Quizás algún día alguien pueda explicarlo, pero de momento resulta una incógnita difícil de entender. Ni siquiera quienes deberían tener las claves son capaces de articular una explicación acerca de por qué el equipo de gobierno presentó tan mal su iniciativa de permitir la construcción de torres de gran altura en la ciudad. Por qué lo hizo de sorpresa, casi a hurtadillas, como si el asunto fuese a pasar desapercibido. Por qué no preparó el terreno ante un asunto que, justificadamente o no, iba a provocar escozor. Por qué no intentó seducir con el proyecto. Por qué no fue capaz de articular una respuesta ante la oleada de críticas que impidieron un debate serio y sosegado. Por qué la alcaldesa estuvo ausente de la polémica y solo apareció para decir que si no hay consenso no habrá rascacielos, que es como adelantar que no habrá rascacielos.

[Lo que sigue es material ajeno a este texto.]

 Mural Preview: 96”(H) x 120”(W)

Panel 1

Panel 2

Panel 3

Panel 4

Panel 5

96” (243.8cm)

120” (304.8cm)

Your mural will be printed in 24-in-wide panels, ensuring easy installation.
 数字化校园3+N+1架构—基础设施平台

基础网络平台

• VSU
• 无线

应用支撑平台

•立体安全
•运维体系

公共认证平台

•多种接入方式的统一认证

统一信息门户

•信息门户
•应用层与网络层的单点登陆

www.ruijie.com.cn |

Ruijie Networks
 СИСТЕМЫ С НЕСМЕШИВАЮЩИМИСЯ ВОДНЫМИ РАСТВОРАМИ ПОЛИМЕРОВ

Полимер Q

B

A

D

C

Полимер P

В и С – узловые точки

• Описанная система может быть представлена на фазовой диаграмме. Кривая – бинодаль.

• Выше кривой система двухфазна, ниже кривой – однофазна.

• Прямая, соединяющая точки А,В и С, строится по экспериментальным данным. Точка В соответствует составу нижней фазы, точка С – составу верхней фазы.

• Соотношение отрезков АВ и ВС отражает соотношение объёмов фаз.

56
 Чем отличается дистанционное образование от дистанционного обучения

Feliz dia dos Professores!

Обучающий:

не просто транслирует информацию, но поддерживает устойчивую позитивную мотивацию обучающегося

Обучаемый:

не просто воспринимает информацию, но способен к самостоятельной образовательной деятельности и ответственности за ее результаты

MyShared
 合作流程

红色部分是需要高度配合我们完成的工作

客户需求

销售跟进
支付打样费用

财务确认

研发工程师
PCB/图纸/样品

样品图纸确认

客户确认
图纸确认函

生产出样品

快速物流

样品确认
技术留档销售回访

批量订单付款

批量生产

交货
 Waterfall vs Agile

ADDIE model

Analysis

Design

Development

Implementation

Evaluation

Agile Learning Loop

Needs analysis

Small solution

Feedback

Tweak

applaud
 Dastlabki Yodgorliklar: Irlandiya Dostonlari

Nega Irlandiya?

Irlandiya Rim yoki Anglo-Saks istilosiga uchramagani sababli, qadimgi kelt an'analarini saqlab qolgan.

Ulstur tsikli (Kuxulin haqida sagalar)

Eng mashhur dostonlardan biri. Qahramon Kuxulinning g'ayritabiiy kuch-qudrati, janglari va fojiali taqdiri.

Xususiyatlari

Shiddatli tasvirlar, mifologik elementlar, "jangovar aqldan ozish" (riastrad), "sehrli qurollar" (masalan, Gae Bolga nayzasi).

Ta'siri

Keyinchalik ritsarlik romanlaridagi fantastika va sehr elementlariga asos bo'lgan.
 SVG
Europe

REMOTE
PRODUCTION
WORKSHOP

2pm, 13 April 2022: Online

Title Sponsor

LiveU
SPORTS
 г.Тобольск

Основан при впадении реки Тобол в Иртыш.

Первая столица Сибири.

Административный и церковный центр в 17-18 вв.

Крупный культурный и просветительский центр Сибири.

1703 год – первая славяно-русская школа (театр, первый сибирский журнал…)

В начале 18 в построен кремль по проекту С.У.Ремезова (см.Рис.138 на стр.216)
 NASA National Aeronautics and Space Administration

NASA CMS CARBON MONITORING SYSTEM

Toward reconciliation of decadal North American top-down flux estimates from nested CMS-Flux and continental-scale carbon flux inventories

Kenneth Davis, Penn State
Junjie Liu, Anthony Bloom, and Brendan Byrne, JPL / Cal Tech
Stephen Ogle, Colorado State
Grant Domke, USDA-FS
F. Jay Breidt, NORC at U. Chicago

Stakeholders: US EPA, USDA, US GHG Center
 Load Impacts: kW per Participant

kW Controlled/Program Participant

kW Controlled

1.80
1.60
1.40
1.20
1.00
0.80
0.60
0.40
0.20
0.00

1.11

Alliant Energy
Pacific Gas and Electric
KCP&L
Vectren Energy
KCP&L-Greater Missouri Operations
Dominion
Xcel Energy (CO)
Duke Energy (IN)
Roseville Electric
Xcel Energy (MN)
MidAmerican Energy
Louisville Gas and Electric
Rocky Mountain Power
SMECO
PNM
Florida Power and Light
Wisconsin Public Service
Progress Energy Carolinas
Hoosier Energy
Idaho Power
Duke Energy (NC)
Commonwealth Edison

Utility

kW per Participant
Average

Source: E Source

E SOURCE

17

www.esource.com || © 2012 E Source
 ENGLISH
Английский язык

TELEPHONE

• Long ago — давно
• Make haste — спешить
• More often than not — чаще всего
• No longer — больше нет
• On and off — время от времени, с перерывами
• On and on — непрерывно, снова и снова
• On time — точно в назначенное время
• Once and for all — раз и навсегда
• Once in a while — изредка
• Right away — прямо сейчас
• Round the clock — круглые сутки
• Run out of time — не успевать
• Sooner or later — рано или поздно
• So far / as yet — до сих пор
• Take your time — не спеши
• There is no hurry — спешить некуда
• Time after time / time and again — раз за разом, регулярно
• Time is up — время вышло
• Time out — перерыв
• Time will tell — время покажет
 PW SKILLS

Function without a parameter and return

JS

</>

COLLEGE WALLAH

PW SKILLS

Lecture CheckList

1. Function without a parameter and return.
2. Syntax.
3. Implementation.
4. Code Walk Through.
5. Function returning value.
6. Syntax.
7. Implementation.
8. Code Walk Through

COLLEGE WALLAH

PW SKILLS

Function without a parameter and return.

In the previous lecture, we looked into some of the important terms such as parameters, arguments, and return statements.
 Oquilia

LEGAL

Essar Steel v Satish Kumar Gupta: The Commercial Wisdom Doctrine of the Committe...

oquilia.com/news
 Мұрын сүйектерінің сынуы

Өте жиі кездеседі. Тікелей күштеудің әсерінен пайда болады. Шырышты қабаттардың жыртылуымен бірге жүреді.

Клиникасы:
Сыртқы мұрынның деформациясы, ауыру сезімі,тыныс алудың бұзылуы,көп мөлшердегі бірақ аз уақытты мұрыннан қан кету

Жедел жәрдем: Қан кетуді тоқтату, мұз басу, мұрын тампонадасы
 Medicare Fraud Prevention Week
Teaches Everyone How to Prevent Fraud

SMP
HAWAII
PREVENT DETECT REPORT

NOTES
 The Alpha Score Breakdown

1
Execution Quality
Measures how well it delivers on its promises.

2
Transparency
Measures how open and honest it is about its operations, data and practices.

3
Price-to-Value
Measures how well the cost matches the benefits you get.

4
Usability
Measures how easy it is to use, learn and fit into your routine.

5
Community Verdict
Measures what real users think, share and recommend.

En lugar de pelear la batalla que ella misma había planteado, decidió izar la bandera blanca.
Después de seis años de placidez, el equipo de gobierno se enfrenta a su peor momento por esa derrota que se ha infringido a sí mismo. Porque lejos de haber caído frente a una iniciativa acertada de la oposición o ante un imponderable lo ha hecho por un asunto que el propio gobierno municipal colocó en la agenda sin medir las consecuencias, sin saber a qué se enfrentaba y sin una estrategia para sacarlo adelante. Simplemente con la confianza que da la inercia del poder ejercido sin apenas contrapesos.
La polémica de los rascacielos –llamarlo debate sería exagerado porque nunca llegó a haber una confrontación serena de ideas, sino una reacción instantánea y visceral ante una propuesta que ni siquiera fue considerada– tuvo la rara virtud de reunir bajo una misma consigna a gente de lo más diversa: desde los grupos de la oposición y su base natural hasta quienes por naturaleza apoyarían al PP pero no lo hacen porque consideran que no son objeto de suficiente atención; desde vecinos que se significaron en la lucha contra los abusos del GIL hasta algunos de sus perpetradores y beneficiarios más notorios. Desde los promotores y arquitectos que consideraron que esto suponía un cambio de modelo que sentenciaba a muerte a su gallina de los huevos de oro hasta los fiscalizadores que se erigen a toda hora y para todo asunto en reserva moral e ilustrada de la Costa del Sol.
Es verdad que la reacción en contra de la idea fue tan sonora que quienes no la veían con malos ojos o incluso quienes albergaban dudas apenas tuvieron ganas de expresarse, so riesgo de ser señalados como depredadores urbanísticos, pero incluso eso debió haber sido previsto por el equipo de gobierno. La historia reciente de la ciudad cubre con un manto de desconfianza toda iniciativa en el campo del urbanismo, sea buena, regular o mala. Cualquier proyecto requiere de una dosis extra de comunicación y transparencia. La mera promesa de riqueza y empleos convence cada día a menos.
Es probable que si esta propuesta hubiese sido incluida en el plan estratégico de Marbella –su marco natural dado el alcance que tenía– la posibilidad de que fuera objeto de un debate racional y menos costoso para Ángeles Muñoz y su equipo hubiese sido mayor. Pero se optó por una iniciativa inexplicable, inexplicada, sobrevenida a última hora, y ahora el gobierno municipal carga con sus consecuencias.
Que un movimiento social tan dispar y heterogéneo se haya conformado en apenas unos días contra una propuesta municipal no solo supone una derrota en toda regla para el equipo de gobierno, sino una seria advertencia para el año y medio que le queda por delante hasta las próximas elecciones. Ángeles Muñoz tendrá que medir con cautela sus próximos pasos. Tiene por delante 18 meses para revalidar su mayoría y algunos asuntos sensibles, como la ampliación del puerto de La Bajadilla o el proyecto de peatonalizar Ricardo Soriano, en la agenda. La época con amplio margen para el error y en la que podían subestimarse las posibles dificultades ha quedado definitivamente atrás.